なぜ日本と韓国の間で「桜の起源論争」はこれほど長引いたのか

桜を愛でる文化は日本が育てたが…
青山 潤三 プロフィール

ちなみに自然界では、同所的にあるいは隣接して分布する近縁種同士は、遺伝的にごく近い組み合わせであっても、何らかの忌避機能のような働きが作用するためか、自然の状態で交配することは少なく、むしろ離れて存在する遺伝的にもやや離れた種の間のほうが交配確率が高い、という傾向が見られます(※野生アジサイやいくつかの蝶類における筆者の観察に基づく)。

実際、ヤマザクラとカスミザクラとオオヤマザクラは、血縁上極めて近く、同じ地域に生えていることが多いのですが、野生下では互いに独立した集団として存在するのが通常です。同じ地域に生えていることが多い、やや血縁の離れたエドヒガンについても同様です。

一方で、オオシマザクラとエドヒガンは分布域が離れており、重なっていません。そのため、これらが交配に成功し、ソメイヨシノが生じたといえるでしょう。

済州島原産の王桜の場合も、離島という特殊な条件下で、ヤマザクラ群のどれかの種とエドヒガンとの交配が起こったのかもしれません。だとしたら、王桜がソメイヨシノそっくりであっても不思議はありません。でもそれは、やはりソメイヨシノではないということも確かです。

 

ソメイヨシノが消えるかもしれない

現在日本で生育しているソメイヨシノは、もとはと言えば、全ての個体が同じ祖先の遺伝子をそのまま受け継いでいる「クローン集団」です。

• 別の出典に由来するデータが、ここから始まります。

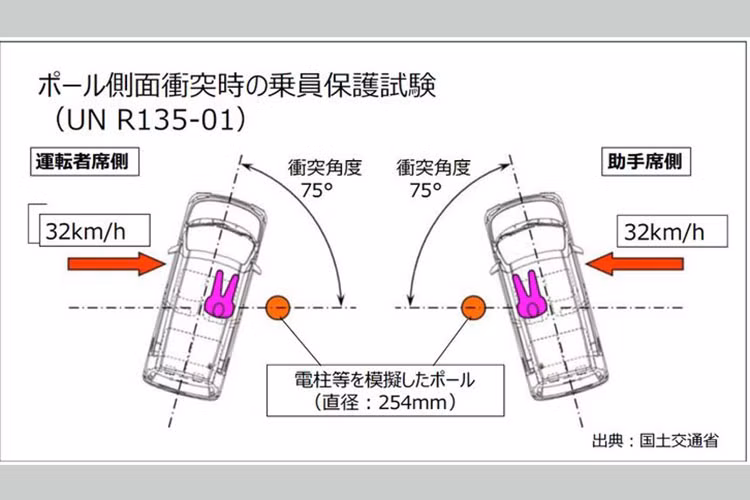 ポール側面衝突時の乗員保護試験
（UN R135-01）

運転者席側

衝突角度
75°

衝突角度
75°

助手席側

32km/h

32km/h

電柱等を模擬したポール
（直径：254mm）

出典：国土交通省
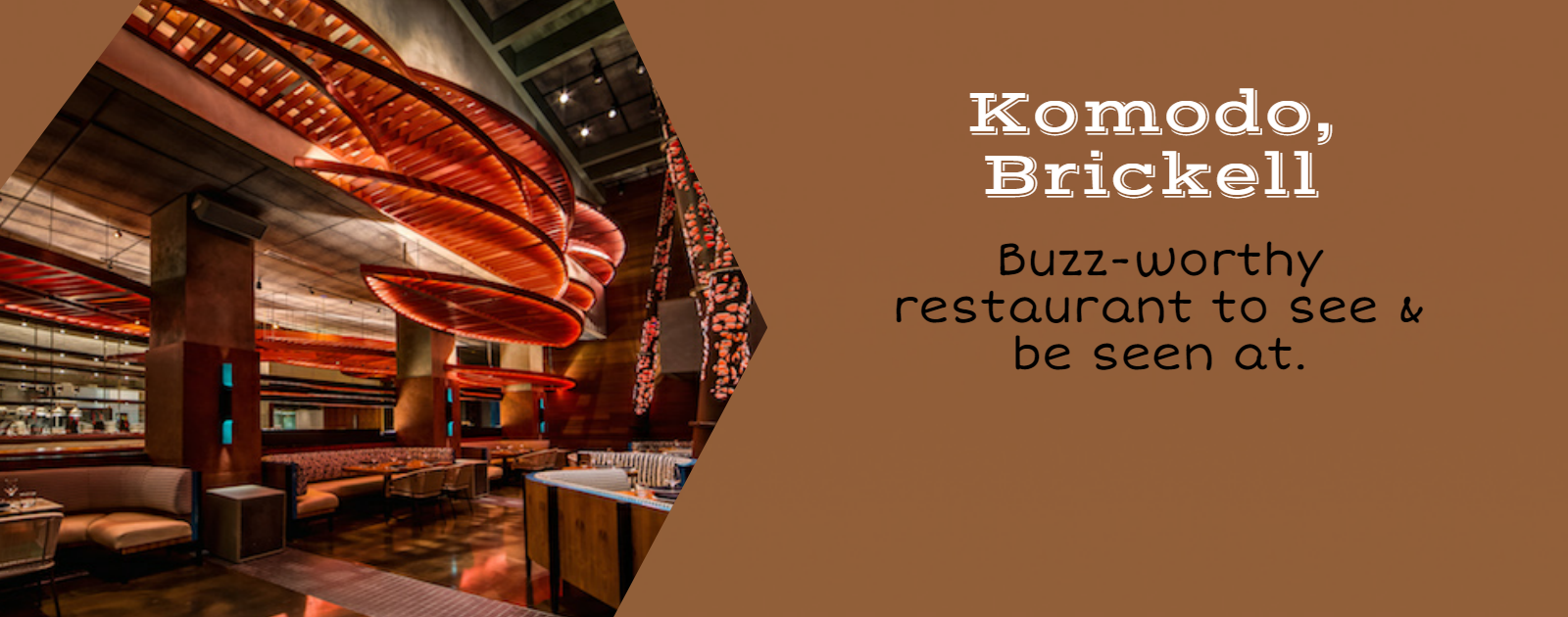 Komodo, Brickell

Buzz-worthy restaurant to see & be seen at.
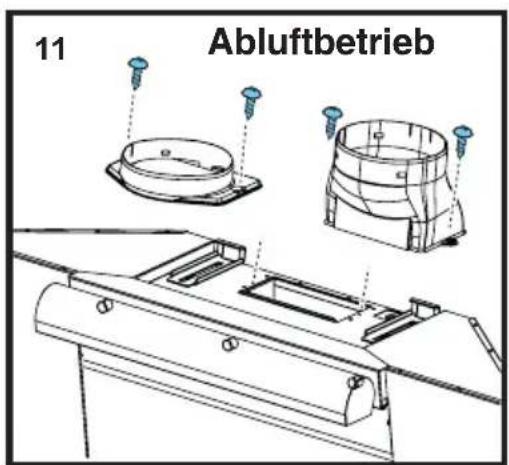 11

Abluftbetrieb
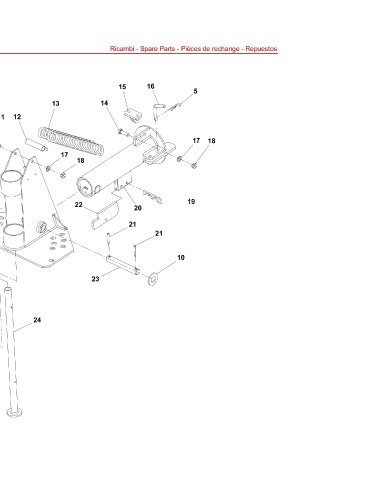 Ricambi - Spare Parts - Pièces de rechange - Repuestos

15
16
5
13
14
1
12
17
18
17
18
19
22
20
21
21
10
23
24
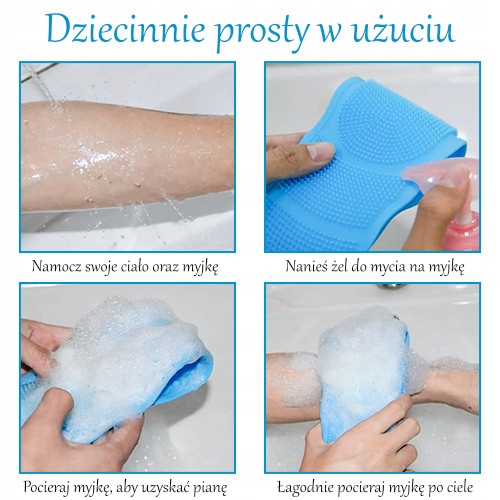 Dziecinnie prosty w użuciu

Namocz swoje ciało oraz myjkę

Nanieś żel do mycia na myjkę

Pocieraj myjkę, aby uzyskać pianę

Łagodnie pocieraj myjkę po ciele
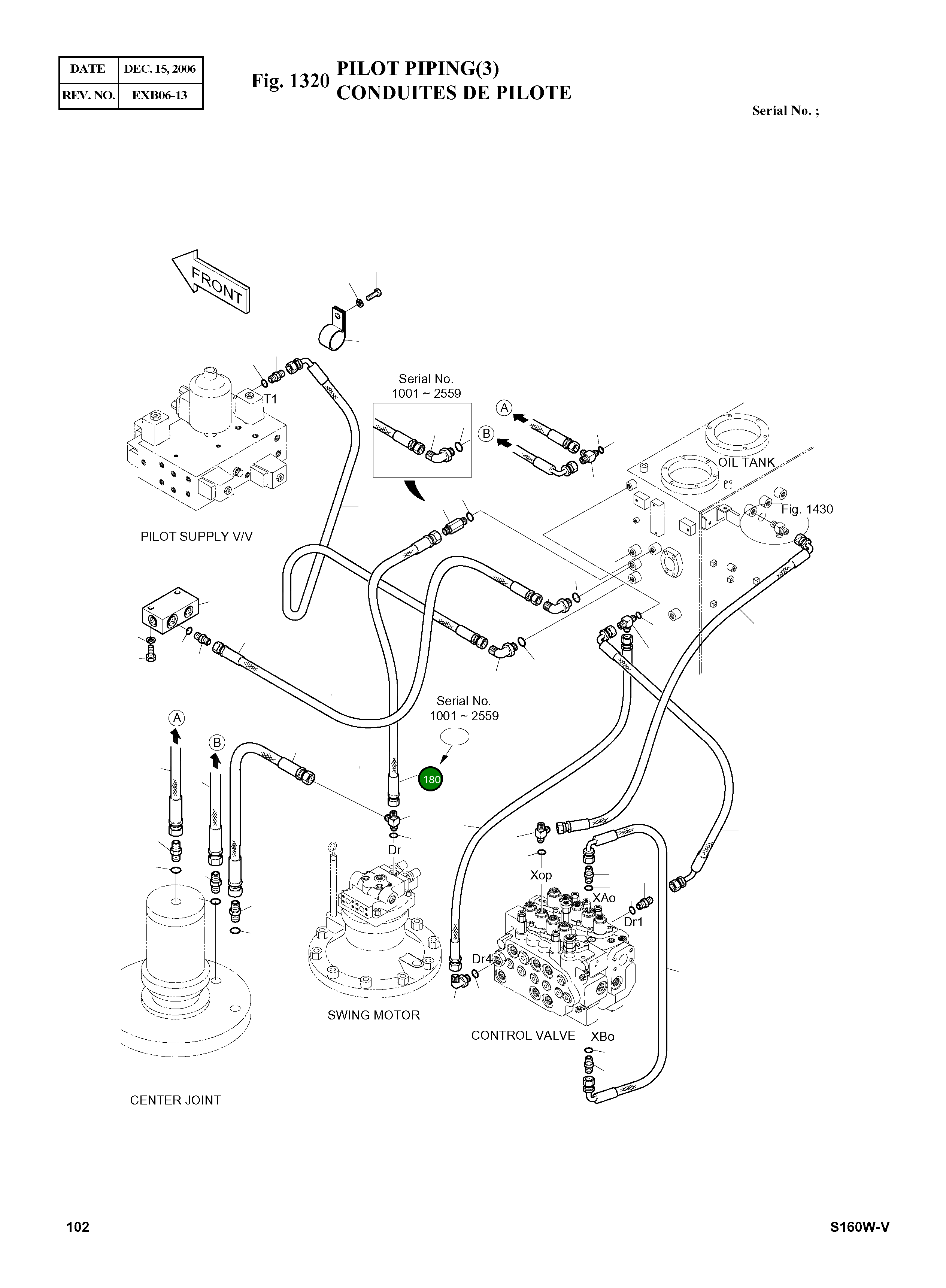 | DATE | DEC. 15, 2006 |
|---|---|
| REV. NO. | EXB06-13 |

Fig. 1320 PILOT PIPING(3)
CONDUITES DE PILOTE

Serial No. ;

FRONT

T1

Serial No.
1001 ~ 2559

A

B

OIL TANK

Fig. 1430

PILOT SUPPLY V/V

Serial No.
1001 ~ 2559

A

B

180

Dr

Xop

XAo

Dr1

Dr4

SWING MOTOR

CONTROL VALVE

XBo

CENTER JOINT

102

S160W-V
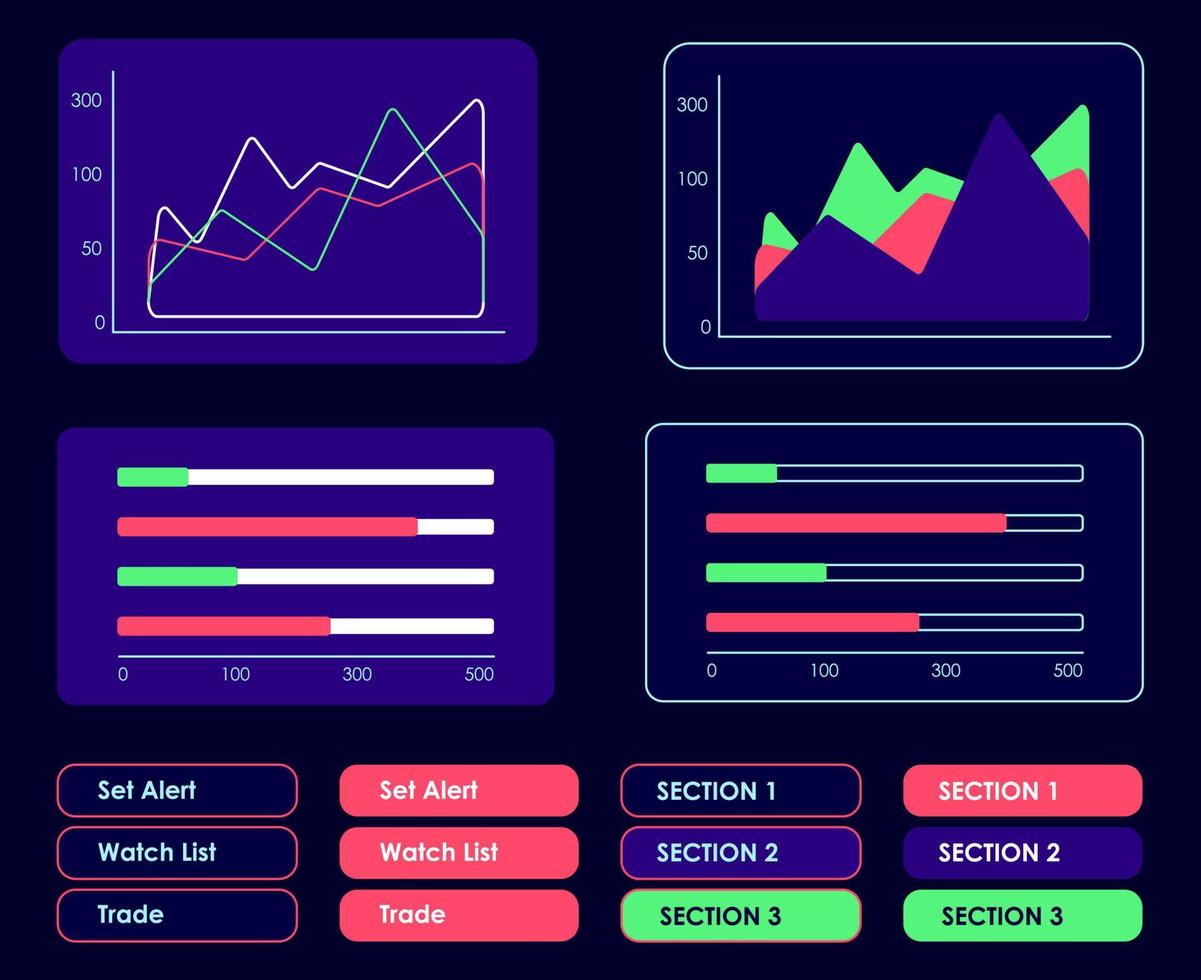 300
100
50
0

300
100
50
0

0 100 300 500

0 100 300 500

Set Alert
Watch List
Trade

Set Alert
Watch List
Trade

SECTION 1
SECTION 2
SECTION 3

SECTION 1
SECTION 2
SECTION 3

野生の植物の場合は、原則として雄しべから雌しべに受粉がなされて種子を形成し、次世代が生まれます。一方、人間の手によって作られた園芸品種の多くは、生殖機能をもっていません。そのため、次世代に繋げることは出来ず、ソメイヨシノも接ぎ木などによってしか増やすことができません。

もちろん、ある程度の個体差はあるとしても、日本のソメイヨシノはそろそろ、一斉に寿命が尽きる時期を迎えています。ということは、もしかすると近々、ソメイヨシノに代わる新たな「鑑賞用の桜」を作成しなくてはならないかもしれません。

繰り返しになりますが、野生のサクラは日本だけでなく、朝鮮半島にも中国大陸にも数多く生えています。生物地理的視点からは、東アジアのどの国も「桜の発祥地」を名乗る権利があるでしょう。ただし、「文化としての桜」の主流をなすソメイヨシノは、疑いなく日本発祥です。

もしも今後ソメイヨシノが失われてしまうとすれば、「文化としての桜」を象徴する品種を、人間の手で新たに作り出す必要が生じてきます。その際のスタートラインは、どの国も同じです。

中国であろうが韓国であろうが、自国の野生種に基づいて「これこそが次世代の桜」であると国際的に認められる品種を世に送り出すことができれば、その暁には改めて「桜の発祥地は我が国である」と主張できないこともない――と言えるでしょう。

だとしても、「桜文化」の歴史的な発祥が(たぶん)日本であることは、変わりないのですが。